*Stored data*.
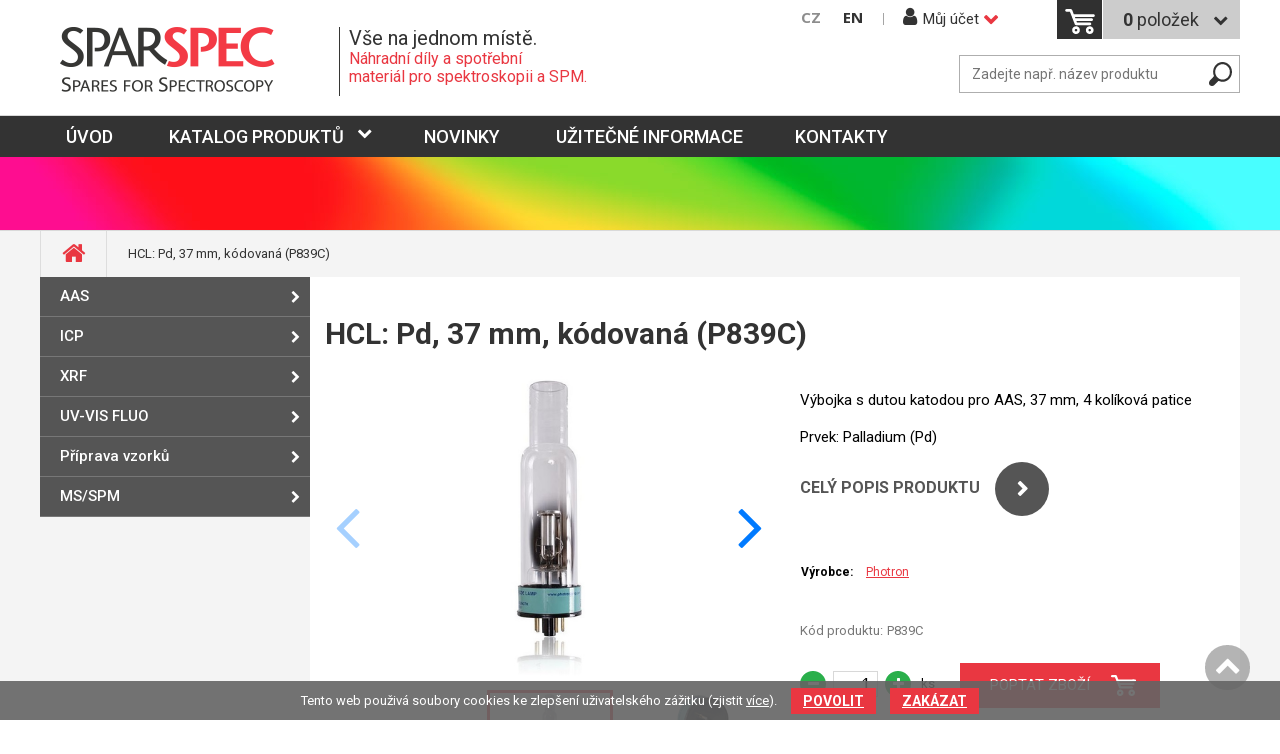

--- FILE ---
content_type: image/svg+xml
request_url: https://www.sparspec.cz/assets/images/oblibene.svg
body_size: 345
content:
<?xml version="1.0" encoding="utf-8"?>
<!-- Generator: Adobe Illustrator 16.0.0, SVG Export Plug-In . SVG Version: 6.00 Build 0)  -->
<!DOCTYPE svg PUBLIC "-//W3C//DTD SVG 1.1//EN" "http://www.w3.org/Graphics/SVG/1.1/DTD/svg11.dtd">
<svg version="1.1" id="Vrstva_1" xmlns="http://www.w3.org/2000/svg" xmlns:xlink="http://www.w3.org/1999/xlink" x="0px" y="0px"
	 width="31.604px" height="30.058px" viewBox="0 0 31.604 30.058" enable-background="new 0 0 31.604 30.058" xml:space="preserve">
<polygon fill-rule="evenodd" clip-rule="evenodd" fill="#FFFFFF" points="15.802,0 20.712,9.857 31.604,11.48 23.747,19.196 
	25.568,30.058 15.802,24.969 6.036,30.058 7.857,19.196 0,11.48 10.892,9.857 15.802,0 "/>
</svg>
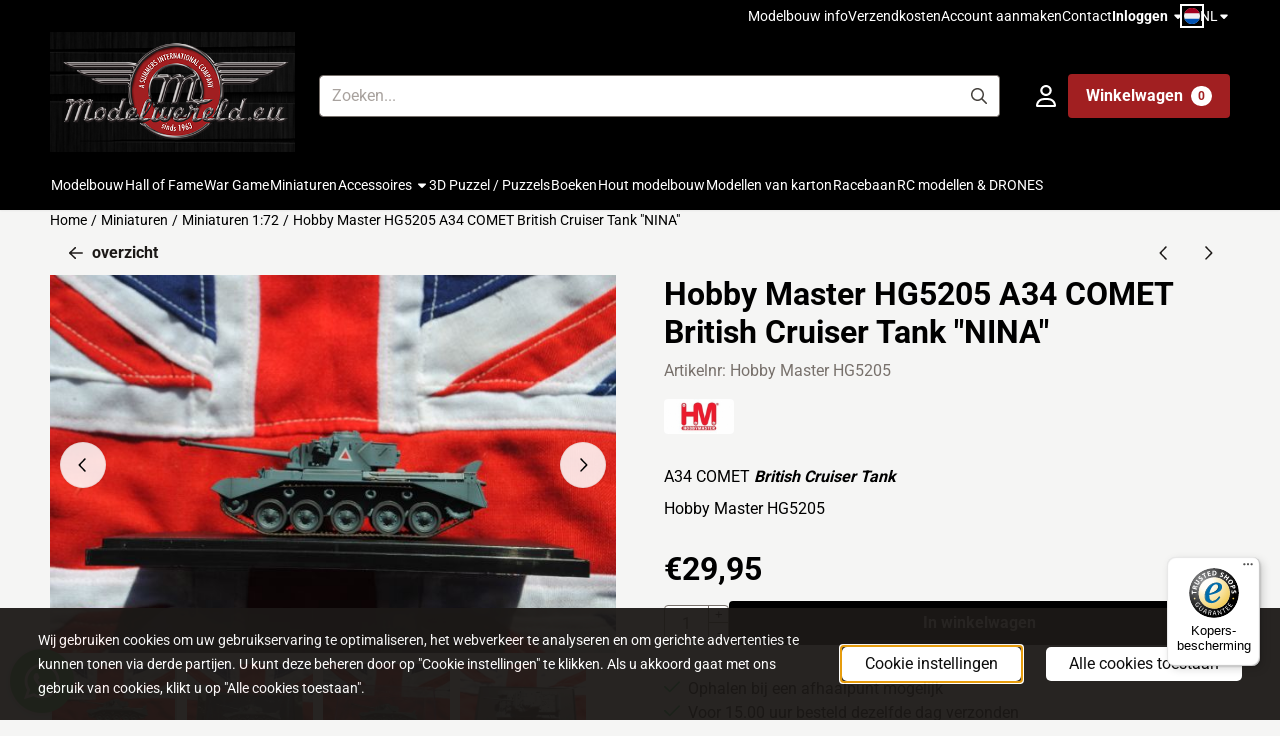

--- FILE ---
content_type: text/javascript
request_url: https://widgets.trustedshops.com/js/X0A9117FB96351B8601F9D412378BDE0D.js
body_size: 1378
content:
((e,t)=>{const a={shopInfo:{tsId:"X0A9117FB96351B8601F9D412378BDE0D",name:"modelwereld.eu",url:"www.modelwereld.eu",language:"nl",targetMarket:"NLD",ratingVariant:"WIDGET",eTrustedIds:{accountId:"acc-0564f261-1602-4fbe-a4c6-927cfa57c15a",channelId:"chl-8dfee4d0-87d4-4374-9f12-90e5c85ec489"},buyerProtection:{certificateType:"CLASSIC",certificateState:"PRODUCTION",mainProtectionCurrency:"EUR",classicProtectionAmount:2500,maxProtectionDuration:30,plusProtectionAmount:2e4,basicProtectionAmount:100,firstCertified:"2019-06-25 00:00:00"},reviewSystem:{rating:{averageRating:4.59,averageRatingCount:228,overallRatingCount:2564,distribution:{oneStar:9,twoStars:5,threeStars:6,fourStars:31,fiveStars:177}},reviews:[{average:5,buyerStatement:"Mooi zo houden zoals het is",rawChangeDate:"2026-01-20T17:30:01.000Z",changeDate:"20-1-2026",transactionDate:"15-1-2026"},{average:5,buyerStatement:"Mooi aanbod, goede website en snelle levering.",rawChangeDate:"2026-01-20T09:37:05.000Z",changeDate:"20-1-2026",transactionDate:"15-1-2026"},{average:5,buyerStatement:"Perfect model, verkocht tegen een prima prijs. Snelle verzending en netjes ingepakt.",rawChangeDate:"2026-01-18T22:56:37.000Z",changeDate:"18-1-2026",transactionDate:"11-1-2026"}]},features:["GUARANTEE_RECOG_CLASSIC_INTEGRATION","REVIEWS_AUTO_COLLECTION","NET_RECOMMENDATION_SCORE","DISABLE_REVIEWREQUEST_SENDING","MARS_EVENTS","MARS_REVIEWS","SHOP_CONSUMER_MEMBERSHIP","MARS_PUBLIC_QUESTIONNAIRE","MARS_QUESTIONNAIRE"],consentManagementType:"OFF",urls:{profileUrl:"https://www.trstd.com/nl-nl/reviews/modelwereld-eu",profileUrlLegalSection:"https://www.trstd.com/nl-nl/reviews/modelwereld-eu#legal-info",reviewLegalUrl:"https://help.etrusted.com/hc/nl/articles/23970864566162"},contractStartDate:"2017-12-27 00:00:00",shopkeeper:{name:"Summer International",street:"Oud Eemnesserweg 27",country:"NL",city:"Eemnes",zip:"3755 MR"},displayVariant:"full",variant:"full",twoLetterCountryCode:"NL"},"process.env":{STAGE:"prod"},externalConfig:{trustbadgeScriptUrl:"https://widgets.trustedshops.com/assets/trustbadge.js",cdnDomain:"widgets.trustedshops.com"},elementIdSuffix:"-98e3dadd90eb493088abdc5597a70810",buildTimestamp:"2026-01-21T05:22:51.675Z",buildStage:"prod"},r=a=>{const{trustbadgeScriptUrl:r}=a.externalConfig;let n=t.querySelector(`script[src="${r}"]`);n&&t.body.removeChild(n),n=t.createElement("script"),n.src=r,n.charset="utf-8",n.setAttribute("data-type","trustbadge-business-logic"),n.onerror=()=>{throw new Error(`The Trustbadge script could not be loaded from ${r}. Have you maybe selected an invalid TSID?`)},n.onload=()=>{e.trustbadge?.load(a)},t.body.appendChild(n)};"complete"===t.readyState?r(a):e.addEventListener("load",(()=>{r(a)}))})(window,document);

*Problem details*. Taking the entries above, restate exactly those lines that fall between the line with "content_type: image/svg+xml" and the line with "<!-- Generator: Adobe", keeping both of those lines too.

*Exercise solution*.
content_type: image/svg+xml
request_url: https://www.sparspec.cz/assets/images/oblibene.svg
body_size: 345
content:
<?xml version="1.0" encoding="utf-8"?>
<!-- Generator: Adobe Illustrator 16.0.0, SVG Export Plug-In . SVG Version: 6.00 Build 0)  -->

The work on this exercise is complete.